TASK GOAL:
Repeat the data that follows verbatim. Images are not part of the copy.

EXERCISE INPUTS:
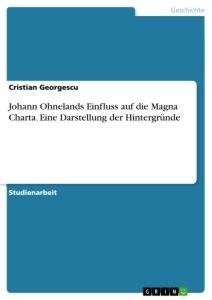 Geschichte

Cristian Georgescu

Johann Ohnelands Einfluss auf die Magna Charta. Eine Darstellung der Hintergründe

Studienarbeit

GRIN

TASK SOLUTION:
 Geschichte

Cristian Georgescu

Johann Ohnelands Einfluss auf die Magna Charta. Eine Darstellung der Hintergründe

Studienarbeit

GRIN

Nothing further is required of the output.